Definition

The features missing values test allows you to specify the number (or percentage) of missing values that are allowed for each feature.

Taxonomy

  • Category: Integrity.
  • Task types: Tabular classification, tabular regression.
  • Availability: and .

Why it matters

  • Missing values can have a direct impact on model performance.
  • The values missing from certain features can indicate issues with the data collection/ingestion process.
  • Measuring and tracking the number of missing values can inform the imputation strategies to be used.

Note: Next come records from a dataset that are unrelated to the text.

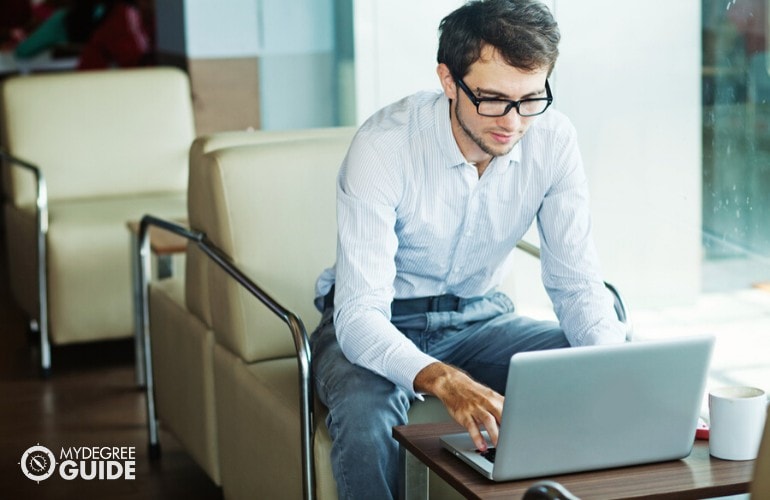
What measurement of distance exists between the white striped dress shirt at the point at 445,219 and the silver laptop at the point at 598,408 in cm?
51

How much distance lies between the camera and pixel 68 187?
438cm

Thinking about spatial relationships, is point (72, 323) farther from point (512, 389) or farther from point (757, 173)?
point (512, 389)

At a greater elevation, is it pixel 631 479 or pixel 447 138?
pixel 447 138

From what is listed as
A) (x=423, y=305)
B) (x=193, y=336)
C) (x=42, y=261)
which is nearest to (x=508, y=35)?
(x=423, y=305)

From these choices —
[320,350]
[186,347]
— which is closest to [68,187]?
[186,347]

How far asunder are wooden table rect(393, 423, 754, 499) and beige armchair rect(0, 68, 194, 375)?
8.14 feet

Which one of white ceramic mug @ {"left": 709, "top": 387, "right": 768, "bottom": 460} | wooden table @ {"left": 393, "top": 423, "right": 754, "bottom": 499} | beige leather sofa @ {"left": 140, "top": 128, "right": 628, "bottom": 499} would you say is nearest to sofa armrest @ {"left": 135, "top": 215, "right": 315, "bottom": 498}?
beige leather sofa @ {"left": 140, "top": 128, "right": 628, "bottom": 499}

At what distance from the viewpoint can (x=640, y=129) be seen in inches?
106

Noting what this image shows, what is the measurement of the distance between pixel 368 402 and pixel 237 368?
606 mm

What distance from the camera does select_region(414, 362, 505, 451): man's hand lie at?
5.71ft

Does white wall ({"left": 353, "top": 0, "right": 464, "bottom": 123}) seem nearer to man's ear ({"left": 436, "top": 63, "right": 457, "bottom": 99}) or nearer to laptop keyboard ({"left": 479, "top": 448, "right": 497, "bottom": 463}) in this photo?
man's ear ({"left": 436, "top": 63, "right": 457, "bottom": 99})

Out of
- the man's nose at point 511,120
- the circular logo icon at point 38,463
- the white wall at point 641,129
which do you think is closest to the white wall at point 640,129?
the white wall at point 641,129

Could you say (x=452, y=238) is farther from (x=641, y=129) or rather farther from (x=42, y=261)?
(x=42, y=261)

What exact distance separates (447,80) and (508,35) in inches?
6.4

Test configuration examples

If you are writing a tests.json, here are a few valid configurations for the character length test:

[
  {
    "name": "Feature 'Year' does not contain missing values",
    "description": "Asserts that the feature 'Year' does not contain missing values",
    "type": "integrity",
    "subtype": "featureMissingValues",
    "thresholds": [
      {
        "insightName": "featureProfile",
        "insightParameters": [
          { "name": "name", "value": "Year" } // Selects feature `Year`
        ],
        "measurement": "percentMissingValues", // Must be one of `percentMissingValues` or `numMissingValues`
        "operator": "<=",
        "value": 0.0
      }
    ],
    "subpopulationFilters": null,
    "mode": "development",
    "usesValidationDataset": true, // Apply test to the validation set
    "usesTrainingDataset": false,
    "usesMlModel": false,
    "syncId": "b4dee7dc-4f15-48ca-a282-63e2c04e0689" // Some unique id
  }
]